Мордвинов. Но не тот Мордвинов, который час назад стоял на утреннем докладе с блокнотом и пером. Другой. Руки — раньше лица, раньше голоса. Руки вдоль тела. Пустые. Блокнот — в левой, но закрыт, прижат к бедру корешком вниз, и перо не в пальцах, а в нагрудном кармане. За два месяца Николай не видел мордвиновского блокнота закрытым. Перо всегда было наготове, и пальцы всегда белели от нажима, и стук пера о бумагу шёл фоном к каждому совещанию, к каждому докладу, к каждому слову, которое произносилось в этом кабинете. Сейчас — тишина.

— Входите.

Мордвинов вошёл. Закрыл дверь — плотно, обеими руками, развернувшись к ней спиной, и задержался на секунду — пальцы на дверной ручке сжались и разжались. Потом повернулся. Не сел — хотя стул стоял на обычном месте, у стола, и Мордвинов садился на него каждое утро. Стоял.

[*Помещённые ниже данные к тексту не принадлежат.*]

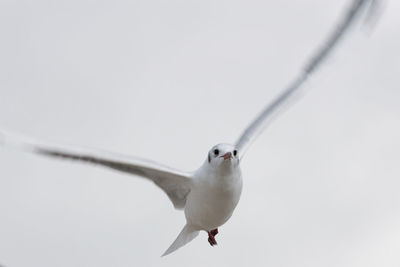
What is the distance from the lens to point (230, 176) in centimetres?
1766

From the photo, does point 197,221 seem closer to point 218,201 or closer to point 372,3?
point 218,201

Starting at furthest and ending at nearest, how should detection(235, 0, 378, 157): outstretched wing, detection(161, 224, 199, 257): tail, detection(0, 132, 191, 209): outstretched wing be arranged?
1. detection(161, 224, 199, 257): tail
2. detection(235, 0, 378, 157): outstretched wing
3. detection(0, 132, 191, 209): outstretched wing

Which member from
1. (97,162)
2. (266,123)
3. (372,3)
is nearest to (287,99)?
(266,123)

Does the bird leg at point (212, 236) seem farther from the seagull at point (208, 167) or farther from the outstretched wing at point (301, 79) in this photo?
the outstretched wing at point (301, 79)

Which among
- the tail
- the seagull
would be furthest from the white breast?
the tail

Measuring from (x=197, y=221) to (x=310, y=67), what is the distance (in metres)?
2.67

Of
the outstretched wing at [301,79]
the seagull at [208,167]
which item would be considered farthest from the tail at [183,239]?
the outstretched wing at [301,79]

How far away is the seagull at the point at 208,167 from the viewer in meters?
17.5

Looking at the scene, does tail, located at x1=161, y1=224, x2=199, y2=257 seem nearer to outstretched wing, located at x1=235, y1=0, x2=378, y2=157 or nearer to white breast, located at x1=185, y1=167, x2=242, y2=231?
white breast, located at x1=185, y1=167, x2=242, y2=231

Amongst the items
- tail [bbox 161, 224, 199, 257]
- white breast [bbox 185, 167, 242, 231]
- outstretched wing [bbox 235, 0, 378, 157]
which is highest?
outstretched wing [bbox 235, 0, 378, 157]

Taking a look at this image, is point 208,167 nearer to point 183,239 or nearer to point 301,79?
point 183,239

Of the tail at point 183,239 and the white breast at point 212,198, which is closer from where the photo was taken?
the white breast at point 212,198

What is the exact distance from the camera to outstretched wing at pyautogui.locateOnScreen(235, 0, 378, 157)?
18.8 metres

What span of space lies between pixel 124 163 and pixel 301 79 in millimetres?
2920
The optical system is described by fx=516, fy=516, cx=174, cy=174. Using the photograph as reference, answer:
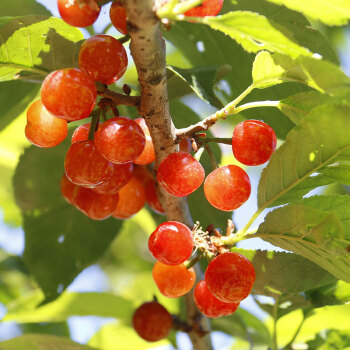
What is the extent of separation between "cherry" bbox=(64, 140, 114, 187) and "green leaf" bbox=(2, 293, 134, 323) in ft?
3.18

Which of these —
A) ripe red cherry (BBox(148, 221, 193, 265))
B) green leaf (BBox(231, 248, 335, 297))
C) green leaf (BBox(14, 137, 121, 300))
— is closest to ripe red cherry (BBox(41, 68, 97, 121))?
ripe red cherry (BBox(148, 221, 193, 265))

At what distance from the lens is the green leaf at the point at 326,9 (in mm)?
1034

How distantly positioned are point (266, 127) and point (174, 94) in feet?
1.60

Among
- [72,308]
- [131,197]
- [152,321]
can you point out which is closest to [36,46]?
[131,197]

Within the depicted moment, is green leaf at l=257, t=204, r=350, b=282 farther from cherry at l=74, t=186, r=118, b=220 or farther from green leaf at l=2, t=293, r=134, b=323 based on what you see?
green leaf at l=2, t=293, r=134, b=323

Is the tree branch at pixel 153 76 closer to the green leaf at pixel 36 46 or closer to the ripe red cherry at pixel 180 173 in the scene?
the ripe red cherry at pixel 180 173

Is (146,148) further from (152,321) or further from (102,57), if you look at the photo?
(152,321)

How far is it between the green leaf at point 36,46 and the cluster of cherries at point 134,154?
170mm

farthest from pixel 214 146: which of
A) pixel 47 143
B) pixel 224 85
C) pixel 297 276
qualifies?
pixel 47 143

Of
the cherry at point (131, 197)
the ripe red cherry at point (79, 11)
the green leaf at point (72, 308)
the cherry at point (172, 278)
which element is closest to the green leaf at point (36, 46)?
the ripe red cherry at point (79, 11)

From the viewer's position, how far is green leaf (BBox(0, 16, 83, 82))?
123 centimetres

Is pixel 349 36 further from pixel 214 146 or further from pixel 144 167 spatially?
pixel 144 167

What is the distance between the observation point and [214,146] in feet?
5.95

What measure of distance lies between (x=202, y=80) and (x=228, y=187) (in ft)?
1.09
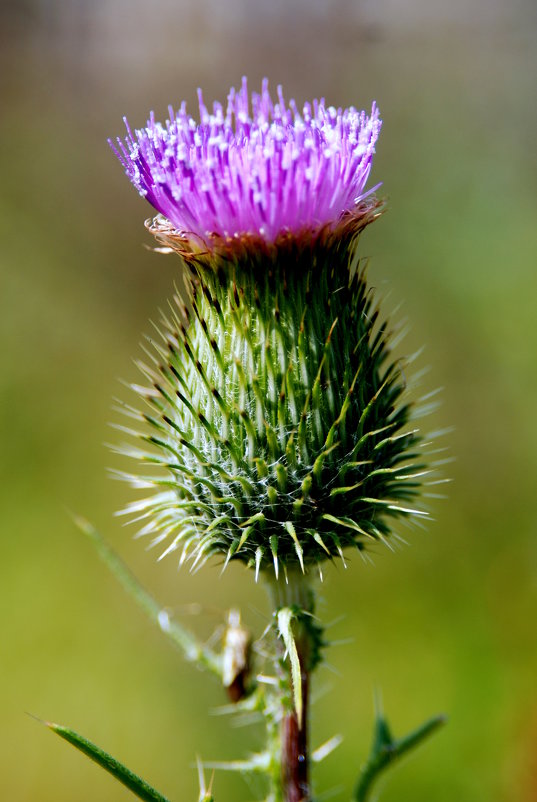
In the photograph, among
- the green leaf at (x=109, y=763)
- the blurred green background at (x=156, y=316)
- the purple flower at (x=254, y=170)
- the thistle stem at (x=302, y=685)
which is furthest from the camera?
the blurred green background at (x=156, y=316)

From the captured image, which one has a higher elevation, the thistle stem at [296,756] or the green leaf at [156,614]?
the green leaf at [156,614]

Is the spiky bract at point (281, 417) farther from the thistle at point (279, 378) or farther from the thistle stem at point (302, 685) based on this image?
the thistle stem at point (302, 685)

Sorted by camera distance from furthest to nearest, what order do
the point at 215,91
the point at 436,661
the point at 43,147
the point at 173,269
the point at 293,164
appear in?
the point at 215,91 < the point at 43,147 < the point at 173,269 < the point at 436,661 < the point at 293,164

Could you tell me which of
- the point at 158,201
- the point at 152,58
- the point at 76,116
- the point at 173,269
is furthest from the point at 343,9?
the point at 158,201

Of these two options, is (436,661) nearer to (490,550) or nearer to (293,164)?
(490,550)

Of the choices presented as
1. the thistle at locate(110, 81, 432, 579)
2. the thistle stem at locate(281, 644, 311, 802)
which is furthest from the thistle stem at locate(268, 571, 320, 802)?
the thistle at locate(110, 81, 432, 579)

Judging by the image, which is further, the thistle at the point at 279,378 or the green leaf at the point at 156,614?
the green leaf at the point at 156,614

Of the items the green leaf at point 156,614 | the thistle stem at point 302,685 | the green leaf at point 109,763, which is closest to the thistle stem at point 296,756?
the thistle stem at point 302,685
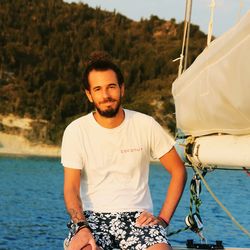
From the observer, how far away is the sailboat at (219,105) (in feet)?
8.42

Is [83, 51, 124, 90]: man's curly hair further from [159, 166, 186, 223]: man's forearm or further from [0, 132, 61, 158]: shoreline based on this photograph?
[0, 132, 61, 158]: shoreline

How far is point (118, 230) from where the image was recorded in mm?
3002

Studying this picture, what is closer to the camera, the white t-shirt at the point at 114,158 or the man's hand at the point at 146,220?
the man's hand at the point at 146,220

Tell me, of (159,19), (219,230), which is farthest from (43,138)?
(219,230)

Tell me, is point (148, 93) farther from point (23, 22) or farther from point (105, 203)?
point (105, 203)

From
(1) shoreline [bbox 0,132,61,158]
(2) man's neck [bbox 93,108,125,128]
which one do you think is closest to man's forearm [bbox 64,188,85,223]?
(2) man's neck [bbox 93,108,125,128]

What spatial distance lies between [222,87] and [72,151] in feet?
2.56

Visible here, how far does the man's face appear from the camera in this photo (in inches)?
120

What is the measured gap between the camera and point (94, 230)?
3.01 meters

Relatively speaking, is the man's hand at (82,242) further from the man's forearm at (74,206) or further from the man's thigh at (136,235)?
the man's thigh at (136,235)

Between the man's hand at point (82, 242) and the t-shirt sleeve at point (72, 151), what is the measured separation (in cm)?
38

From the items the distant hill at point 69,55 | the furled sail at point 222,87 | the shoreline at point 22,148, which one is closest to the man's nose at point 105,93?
the furled sail at point 222,87

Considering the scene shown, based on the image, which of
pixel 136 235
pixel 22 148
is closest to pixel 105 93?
pixel 136 235

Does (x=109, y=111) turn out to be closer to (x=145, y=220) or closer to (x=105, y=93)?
(x=105, y=93)
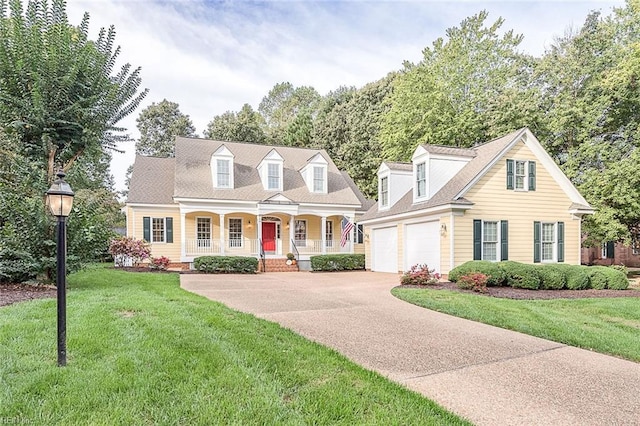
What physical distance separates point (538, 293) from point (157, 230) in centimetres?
1617

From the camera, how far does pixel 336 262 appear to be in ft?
60.2

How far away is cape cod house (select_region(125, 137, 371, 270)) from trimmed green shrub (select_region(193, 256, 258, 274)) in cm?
202

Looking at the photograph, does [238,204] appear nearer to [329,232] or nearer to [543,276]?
[329,232]

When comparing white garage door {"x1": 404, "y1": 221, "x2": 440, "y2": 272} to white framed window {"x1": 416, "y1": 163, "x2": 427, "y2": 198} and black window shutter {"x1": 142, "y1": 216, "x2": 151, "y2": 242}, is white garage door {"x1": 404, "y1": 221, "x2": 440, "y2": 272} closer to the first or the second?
white framed window {"x1": 416, "y1": 163, "x2": 427, "y2": 198}

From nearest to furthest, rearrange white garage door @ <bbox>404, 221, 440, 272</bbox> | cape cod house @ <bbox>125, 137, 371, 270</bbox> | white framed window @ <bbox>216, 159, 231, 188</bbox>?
white garage door @ <bbox>404, 221, 440, 272</bbox>, cape cod house @ <bbox>125, 137, 371, 270</bbox>, white framed window @ <bbox>216, 159, 231, 188</bbox>

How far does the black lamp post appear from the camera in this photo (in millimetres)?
3650

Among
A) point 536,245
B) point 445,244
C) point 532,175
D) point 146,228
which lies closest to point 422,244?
point 445,244

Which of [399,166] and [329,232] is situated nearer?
[399,166]

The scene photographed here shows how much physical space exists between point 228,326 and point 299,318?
1.55 metres

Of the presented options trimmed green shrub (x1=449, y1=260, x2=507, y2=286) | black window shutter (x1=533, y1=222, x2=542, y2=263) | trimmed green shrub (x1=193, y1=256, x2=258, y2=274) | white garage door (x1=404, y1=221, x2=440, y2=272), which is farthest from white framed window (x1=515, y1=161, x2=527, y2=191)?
trimmed green shrub (x1=193, y1=256, x2=258, y2=274)

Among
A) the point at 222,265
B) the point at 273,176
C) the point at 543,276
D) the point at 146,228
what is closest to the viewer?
the point at 543,276

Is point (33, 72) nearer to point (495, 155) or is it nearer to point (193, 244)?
Answer: point (193, 244)

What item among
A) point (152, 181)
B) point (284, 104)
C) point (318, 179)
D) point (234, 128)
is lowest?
point (152, 181)

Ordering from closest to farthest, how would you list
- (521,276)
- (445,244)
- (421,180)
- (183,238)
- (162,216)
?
1. (521,276)
2. (445,244)
3. (421,180)
4. (183,238)
5. (162,216)
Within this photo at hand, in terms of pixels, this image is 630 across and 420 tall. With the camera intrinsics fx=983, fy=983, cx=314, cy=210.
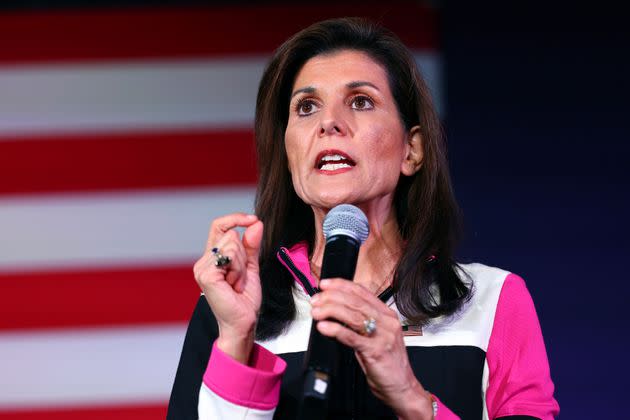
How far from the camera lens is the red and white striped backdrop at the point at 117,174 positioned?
252 cm

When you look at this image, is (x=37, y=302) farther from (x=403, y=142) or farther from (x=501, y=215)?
(x=403, y=142)

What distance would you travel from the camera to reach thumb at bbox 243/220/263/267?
1196 mm

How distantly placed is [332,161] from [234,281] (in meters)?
0.29

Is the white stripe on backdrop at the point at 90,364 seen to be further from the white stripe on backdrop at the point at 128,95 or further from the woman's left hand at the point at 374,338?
the woman's left hand at the point at 374,338

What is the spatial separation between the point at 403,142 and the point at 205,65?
115 centimetres

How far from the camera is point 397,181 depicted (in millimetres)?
1554

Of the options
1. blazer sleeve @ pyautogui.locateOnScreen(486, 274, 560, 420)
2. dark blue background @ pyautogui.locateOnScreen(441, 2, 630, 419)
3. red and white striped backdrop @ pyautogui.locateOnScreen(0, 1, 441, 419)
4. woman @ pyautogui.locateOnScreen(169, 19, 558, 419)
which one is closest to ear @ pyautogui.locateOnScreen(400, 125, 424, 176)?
woman @ pyautogui.locateOnScreen(169, 19, 558, 419)

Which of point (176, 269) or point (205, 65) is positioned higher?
point (205, 65)

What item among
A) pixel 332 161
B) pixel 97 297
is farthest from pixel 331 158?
pixel 97 297

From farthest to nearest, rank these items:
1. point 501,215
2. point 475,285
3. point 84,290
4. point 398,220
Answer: point 84,290
point 501,215
point 398,220
point 475,285

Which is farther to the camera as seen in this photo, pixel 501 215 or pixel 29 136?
pixel 29 136

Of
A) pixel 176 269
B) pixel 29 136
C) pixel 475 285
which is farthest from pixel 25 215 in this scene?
pixel 475 285

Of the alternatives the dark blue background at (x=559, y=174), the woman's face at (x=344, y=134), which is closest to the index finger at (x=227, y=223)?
the woman's face at (x=344, y=134)

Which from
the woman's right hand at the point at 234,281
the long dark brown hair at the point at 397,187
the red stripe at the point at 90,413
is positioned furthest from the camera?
the red stripe at the point at 90,413
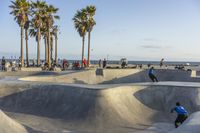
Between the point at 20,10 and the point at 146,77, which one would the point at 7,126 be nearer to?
the point at 146,77

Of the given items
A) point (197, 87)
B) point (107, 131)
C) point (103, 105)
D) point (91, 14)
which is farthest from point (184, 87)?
point (91, 14)

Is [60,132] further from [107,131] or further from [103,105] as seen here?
[103,105]

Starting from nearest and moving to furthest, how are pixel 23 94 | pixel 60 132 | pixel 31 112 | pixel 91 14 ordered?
pixel 60 132
pixel 31 112
pixel 23 94
pixel 91 14

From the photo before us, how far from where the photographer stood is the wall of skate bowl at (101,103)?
1809 cm

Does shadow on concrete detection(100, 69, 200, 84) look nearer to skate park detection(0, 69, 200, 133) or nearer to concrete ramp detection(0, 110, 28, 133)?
skate park detection(0, 69, 200, 133)

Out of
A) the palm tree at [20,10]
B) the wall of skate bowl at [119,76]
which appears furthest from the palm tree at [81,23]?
the wall of skate bowl at [119,76]

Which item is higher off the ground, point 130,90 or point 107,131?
point 130,90

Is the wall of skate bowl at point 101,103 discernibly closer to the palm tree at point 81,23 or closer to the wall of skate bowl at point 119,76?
the wall of skate bowl at point 119,76

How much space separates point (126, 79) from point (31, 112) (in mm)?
18383

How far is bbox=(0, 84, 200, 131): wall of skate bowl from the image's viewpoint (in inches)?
712

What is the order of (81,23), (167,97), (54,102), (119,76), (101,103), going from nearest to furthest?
(101,103), (54,102), (167,97), (119,76), (81,23)

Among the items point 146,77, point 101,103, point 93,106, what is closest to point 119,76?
point 146,77

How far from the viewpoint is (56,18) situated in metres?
53.2

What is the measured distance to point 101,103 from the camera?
1862 cm
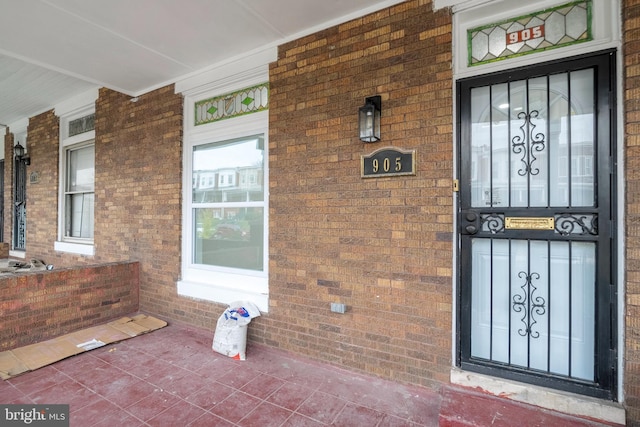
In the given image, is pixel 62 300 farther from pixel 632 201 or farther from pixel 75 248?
pixel 632 201

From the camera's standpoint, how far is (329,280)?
2.95m

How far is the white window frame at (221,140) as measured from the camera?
3438 millimetres

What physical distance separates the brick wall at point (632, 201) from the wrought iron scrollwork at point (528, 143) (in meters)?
0.46

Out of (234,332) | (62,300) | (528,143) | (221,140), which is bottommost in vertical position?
(234,332)

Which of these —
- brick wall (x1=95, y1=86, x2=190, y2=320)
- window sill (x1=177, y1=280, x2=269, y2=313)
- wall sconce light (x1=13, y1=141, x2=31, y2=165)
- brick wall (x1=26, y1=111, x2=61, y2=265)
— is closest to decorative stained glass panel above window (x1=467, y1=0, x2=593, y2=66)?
window sill (x1=177, y1=280, x2=269, y2=313)

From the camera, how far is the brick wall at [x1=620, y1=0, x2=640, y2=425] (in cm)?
198

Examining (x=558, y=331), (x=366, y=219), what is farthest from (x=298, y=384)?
(x=558, y=331)

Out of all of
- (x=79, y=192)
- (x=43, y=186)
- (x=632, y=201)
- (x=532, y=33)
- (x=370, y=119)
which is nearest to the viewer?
(x=632, y=201)

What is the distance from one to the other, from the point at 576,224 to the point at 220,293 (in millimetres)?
3298

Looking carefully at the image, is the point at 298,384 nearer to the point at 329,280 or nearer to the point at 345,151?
the point at 329,280

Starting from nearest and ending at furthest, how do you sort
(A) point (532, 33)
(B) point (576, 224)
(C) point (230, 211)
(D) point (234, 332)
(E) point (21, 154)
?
(B) point (576, 224) < (A) point (532, 33) < (D) point (234, 332) < (C) point (230, 211) < (E) point (21, 154)

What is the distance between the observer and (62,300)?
3654mm

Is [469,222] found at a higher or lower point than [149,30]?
lower

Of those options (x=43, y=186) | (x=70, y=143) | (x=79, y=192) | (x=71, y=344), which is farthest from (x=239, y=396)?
(x=43, y=186)
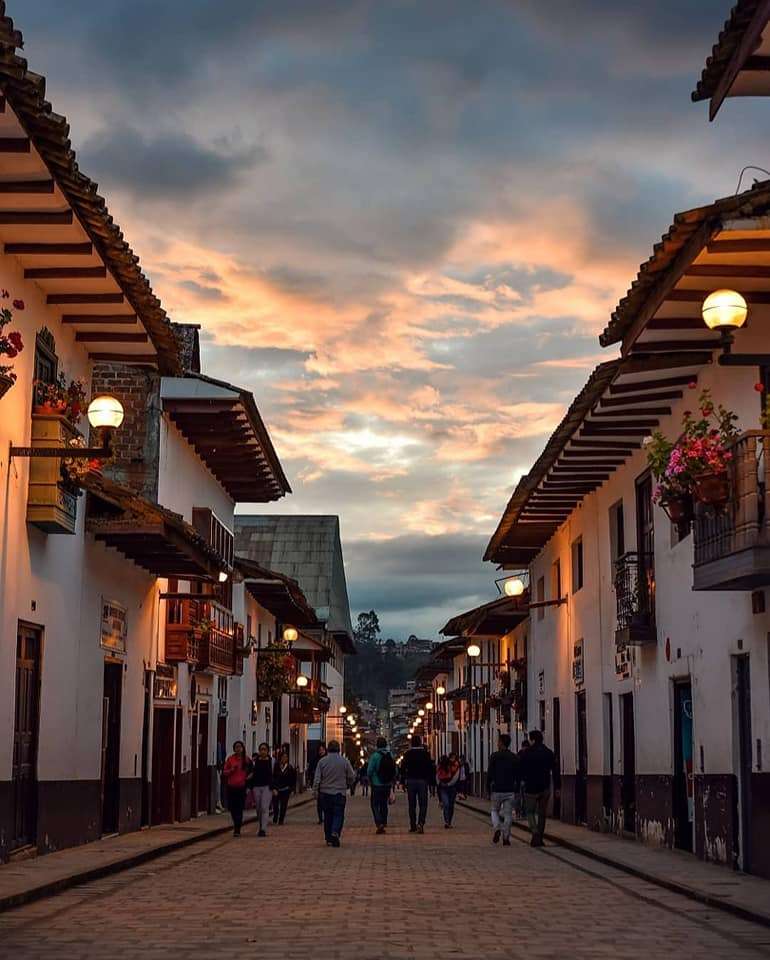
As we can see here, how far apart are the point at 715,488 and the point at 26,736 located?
8482mm

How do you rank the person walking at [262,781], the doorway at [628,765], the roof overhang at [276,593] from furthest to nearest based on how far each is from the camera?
the roof overhang at [276,593] < the person walking at [262,781] < the doorway at [628,765]

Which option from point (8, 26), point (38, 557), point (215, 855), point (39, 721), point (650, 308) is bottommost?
point (215, 855)

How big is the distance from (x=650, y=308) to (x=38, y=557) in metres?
7.60

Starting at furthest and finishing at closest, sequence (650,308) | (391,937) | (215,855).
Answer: (215,855), (650,308), (391,937)

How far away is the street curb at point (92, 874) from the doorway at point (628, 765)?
670 centimetres

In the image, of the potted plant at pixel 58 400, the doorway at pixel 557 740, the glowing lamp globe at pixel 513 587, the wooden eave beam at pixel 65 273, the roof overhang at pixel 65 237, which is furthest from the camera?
the doorway at pixel 557 740

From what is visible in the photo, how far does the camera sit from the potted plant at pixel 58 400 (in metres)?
17.1

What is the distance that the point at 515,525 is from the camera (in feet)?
105

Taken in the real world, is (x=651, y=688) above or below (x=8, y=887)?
above

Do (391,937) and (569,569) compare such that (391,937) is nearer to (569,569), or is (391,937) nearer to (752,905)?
(752,905)

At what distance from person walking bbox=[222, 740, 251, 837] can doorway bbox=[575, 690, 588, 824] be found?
662 centimetres

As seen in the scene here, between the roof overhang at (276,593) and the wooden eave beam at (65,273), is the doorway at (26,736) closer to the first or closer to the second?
the wooden eave beam at (65,273)

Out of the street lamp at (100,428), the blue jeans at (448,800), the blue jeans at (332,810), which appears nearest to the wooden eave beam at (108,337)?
the street lamp at (100,428)

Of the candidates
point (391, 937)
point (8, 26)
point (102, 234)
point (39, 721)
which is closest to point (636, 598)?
point (39, 721)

Левая рука дёрнулась к блокноту — привычка, рефлекс, два года записывать каждое слово. Остановилась. Опустилась.

Положил на стол пачку.

Не конверт — пачку. Листы разного размера и разной бумаги — казённые бланки с печатями губернских управлений, и телеграфная лента, обрезанная ножницами, и листок из полевого блокнота, карандашом, мелким торопливым почерком — как пишут, когда некому продиктовать и некогда ждать. Пачка лежала на зелёном сукне стола, неровная, разношёрстная, и Николай смотрел на неё, и пачка была толстая.

— Это не доклад, Ваше Величество, — Мордвинов сказал. Голос рабочий, тот, которым читал сводки и номера частей. — Это то, что я собирал. С ноября.

Пауза. Часы тикали на стене. Снег за окном — беззвучный, мелкий.

— Собирали, — повторил Николай. Не вопрос.

— Рапорты ложились в общую стопку. Я не задерживал и не скрывал — каждый прошёл по учёту, каждый зарегистрирован, каждый подшит. — Мордвинов помолчал. Кадык дёрнулся. — Но вместе, Ваше Величество, они выглядят иначе, чем по одному.

Николай смотрел на пачку. Семь листов, может восемь — не считал. Потянулся к стакану на столе, отпил — чай остывший, горький, с осадком на дне. Поставил. Взял верхний лист.

Витебск. Губернское управление, казённый бланк, машинопись. Знакомый — тот самый, с продлением полномочий, сорок семь задержанных за уклонение от молебнов. Его подпись стояла внизу, и Николай помнил: подписал в стопке бумаг, между снабженческой ведомостью и лондонской депешей. Не читая. Число — сорок семь — тогда было числом. В стопке чисел, которые шли каждый день: потери, снаряды, дивизии, градусы мороза. Сорок семь не выделялось. Ничем.